Many data scientists hack together models without pipelines, but Pipelines have some important benefits, including:  
* **Cleaner Code:** You won't need to keep track of your training (and validation) data at each step of processing. Accounting for data at each step of processing can get messy. With a pipeline, you don't need to manually keep track of each step.  
* **Fewer Bugs:** There are fewer opportunities to misapply a step or forget a pre-processing step.  
* **Easier to Productionize:** It can be surprisingly hard to transition a model from a prototype to something deployable at scale. We won't go into the many related concerns here, but pipelines can help.  
* **More Options For Model Testing:** You will see an example in the next tutorial, which covers cross-validation.

## Example

In [1]:
import pandas as pd
from sklearn.model_selection import train_test_split

data = pd.read_csv('input/melbourne_data.csv')
cols_to_use = ['Rooms', 'Distance', 'Landsize', 'BuildingArea', 'YearBuilt']
X = data[cols_to_use]
y = data.Price
train_X, test_X, train_y, test_y = train_test_split(X, y)

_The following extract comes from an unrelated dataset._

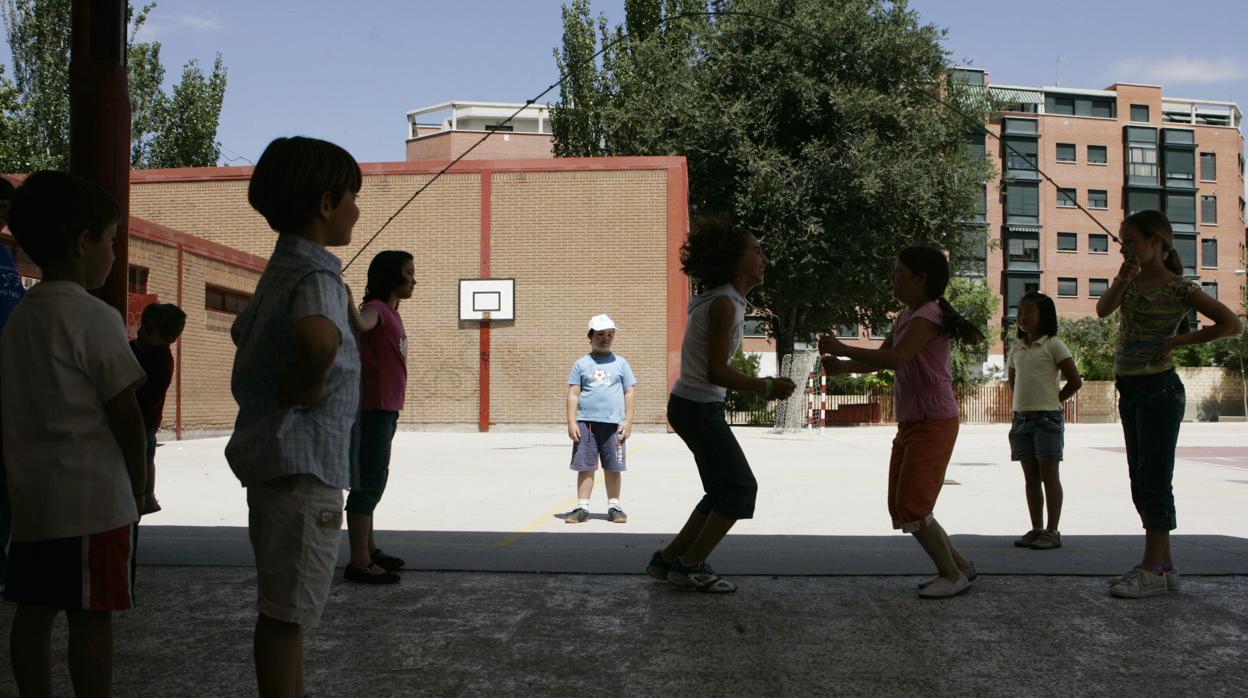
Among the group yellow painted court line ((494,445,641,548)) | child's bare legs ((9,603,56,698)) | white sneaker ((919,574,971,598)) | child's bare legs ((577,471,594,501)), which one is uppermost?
child's bare legs ((9,603,56,698))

You have a modeling process that uses an Imputer to fill in missing values, followed by a RandomForestRegressor to make predictions.  
These can be bundled together with the **make_pipeline()** function.

In [2]:
from sklearn.ensemble import RandomForestRegressor
from sklearn.pipeline import make_pipeline
from sklearn.preprocessing import Imputer

my_pipeline = make_pipeline(Imputer(), RandomForestRegressor())

Now you can use this pipeline for fitting and prediction:

In [5]:
my_pipeline.fit(train_X, train_y)
predictions = my_pipeline.predict(test_X)
predictions[:5]

array([1413955.55555556,  805350.        ,  805000.        ,
        767800.        ,  963264.73673385])

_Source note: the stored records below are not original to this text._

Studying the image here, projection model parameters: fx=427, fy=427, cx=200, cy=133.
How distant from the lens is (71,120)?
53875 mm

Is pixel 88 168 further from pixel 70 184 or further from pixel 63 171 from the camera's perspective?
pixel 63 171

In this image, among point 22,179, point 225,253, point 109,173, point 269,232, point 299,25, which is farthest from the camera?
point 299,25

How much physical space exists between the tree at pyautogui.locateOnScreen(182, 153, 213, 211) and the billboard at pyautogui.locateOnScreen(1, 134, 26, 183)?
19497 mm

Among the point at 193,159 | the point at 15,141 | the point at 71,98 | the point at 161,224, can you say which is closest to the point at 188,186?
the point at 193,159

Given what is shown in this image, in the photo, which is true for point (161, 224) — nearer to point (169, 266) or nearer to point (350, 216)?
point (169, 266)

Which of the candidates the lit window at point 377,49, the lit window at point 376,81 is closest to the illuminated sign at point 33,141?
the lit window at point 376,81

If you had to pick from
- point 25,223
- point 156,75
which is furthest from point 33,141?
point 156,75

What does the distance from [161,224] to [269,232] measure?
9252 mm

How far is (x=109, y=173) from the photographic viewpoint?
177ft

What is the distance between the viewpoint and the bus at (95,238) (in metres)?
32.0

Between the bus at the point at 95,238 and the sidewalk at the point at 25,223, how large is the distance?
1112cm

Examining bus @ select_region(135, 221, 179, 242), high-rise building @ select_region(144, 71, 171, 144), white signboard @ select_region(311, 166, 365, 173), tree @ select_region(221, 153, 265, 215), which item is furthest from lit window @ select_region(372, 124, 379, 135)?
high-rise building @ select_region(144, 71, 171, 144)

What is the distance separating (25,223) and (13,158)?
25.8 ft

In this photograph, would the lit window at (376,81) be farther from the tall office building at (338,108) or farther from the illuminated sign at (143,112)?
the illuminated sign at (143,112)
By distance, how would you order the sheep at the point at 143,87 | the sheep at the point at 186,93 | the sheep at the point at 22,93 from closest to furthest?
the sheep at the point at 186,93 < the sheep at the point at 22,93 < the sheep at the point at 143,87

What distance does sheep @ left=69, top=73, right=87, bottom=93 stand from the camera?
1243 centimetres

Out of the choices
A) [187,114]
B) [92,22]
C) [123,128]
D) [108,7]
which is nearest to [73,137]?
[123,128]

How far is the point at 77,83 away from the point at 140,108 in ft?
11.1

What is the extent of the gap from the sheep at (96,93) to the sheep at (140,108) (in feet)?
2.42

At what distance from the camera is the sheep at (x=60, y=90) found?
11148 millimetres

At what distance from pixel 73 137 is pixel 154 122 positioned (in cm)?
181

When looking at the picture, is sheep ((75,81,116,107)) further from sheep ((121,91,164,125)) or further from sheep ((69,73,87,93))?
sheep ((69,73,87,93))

### Compared to the code without pipelines:

In [6]:
my_imputer = Imputer()
my_model = RandomForestRegressor()

imputed_train_X = my_imputer.fit_transform(train_X)
imputed_test_X = my_imputer.transform(test_X)
my_model.fit(imputed_train_X, train_y)
predictions = my_model.predict(imputed_test_X)
predictions[:5]

array([1409800.        ,  853666.66666667,  810050.        ,
        805950.        ,  972176.63690476])

With this simplified example, it is difficult to appreciate the utility of pipelines.  
As data processing tasks become more complex, the elegance and portability of pipelines can be a great help.

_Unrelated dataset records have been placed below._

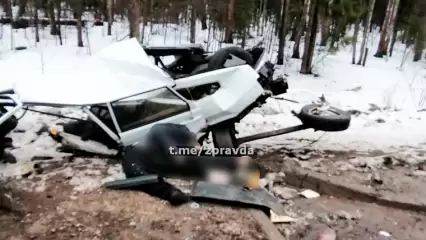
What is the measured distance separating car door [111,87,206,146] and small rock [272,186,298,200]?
1.22 m

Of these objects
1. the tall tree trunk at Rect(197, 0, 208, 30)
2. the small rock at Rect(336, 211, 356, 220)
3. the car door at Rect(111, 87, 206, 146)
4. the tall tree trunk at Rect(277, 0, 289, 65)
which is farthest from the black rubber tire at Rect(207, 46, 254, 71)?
the tall tree trunk at Rect(197, 0, 208, 30)

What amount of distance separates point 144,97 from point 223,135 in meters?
1.18

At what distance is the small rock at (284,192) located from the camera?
4.82 metres

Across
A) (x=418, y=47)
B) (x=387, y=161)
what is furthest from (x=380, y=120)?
(x=418, y=47)

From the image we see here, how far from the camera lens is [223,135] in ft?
18.1

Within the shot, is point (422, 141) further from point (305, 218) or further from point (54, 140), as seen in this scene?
point (54, 140)

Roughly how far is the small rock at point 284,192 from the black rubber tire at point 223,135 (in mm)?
821

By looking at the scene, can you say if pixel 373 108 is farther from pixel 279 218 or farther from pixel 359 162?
pixel 279 218

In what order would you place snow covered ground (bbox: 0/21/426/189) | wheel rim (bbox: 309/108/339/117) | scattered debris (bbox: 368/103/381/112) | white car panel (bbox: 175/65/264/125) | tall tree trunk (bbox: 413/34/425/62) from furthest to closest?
1. tall tree trunk (bbox: 413/34/425/62)
2. scattered debris (bbox: 368/103/381/112)
3. snow covered ground (bbox: 0/21/426/189)
4. wheel rim (bbox: 309/108/339/117)
5. white car panel (bbox: 175/65/264/125)

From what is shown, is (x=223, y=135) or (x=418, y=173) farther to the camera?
(x=418, y=173)

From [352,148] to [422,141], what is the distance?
150cm

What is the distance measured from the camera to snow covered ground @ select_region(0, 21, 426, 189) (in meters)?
6.79

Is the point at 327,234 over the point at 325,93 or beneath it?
over
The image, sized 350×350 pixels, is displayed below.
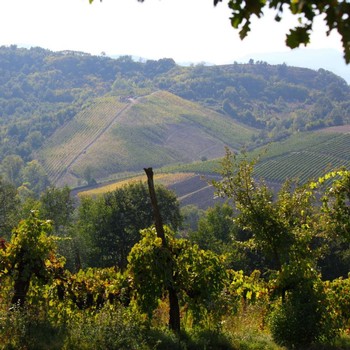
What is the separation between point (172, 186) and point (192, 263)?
104439mm

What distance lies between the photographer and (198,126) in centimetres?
18962

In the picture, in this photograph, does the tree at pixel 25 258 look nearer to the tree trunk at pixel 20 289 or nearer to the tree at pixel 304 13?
the tree trunk at pixel 20 289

## Understanding Pipelines

Most scikit-learn objects are either **transformers** or **models**.  
* *Transformers* are for pre-processing before modeling.  
The Imputer class (for filling in missing values) is an example of a transformer.  
Over time, you will learn many more transformers, and you will frequently use multiple transformers sequentially.  
* *Models* are used to make predictions.  
You will usually preprocess your data (with transformers) before putting it in a model.  

You can tell if an object is a transformer or a model by how you apply it.  
After fitting a transformer, you apply it with the transform command.  
After fitting a model, you apply it with the predict command.  
Your pipeline must start with transformer steps and end with a model.  
Eventually you will want to apply more transformers and combine them more flexibly.  
We will cover this later in an Advanced Pipelines tutorial.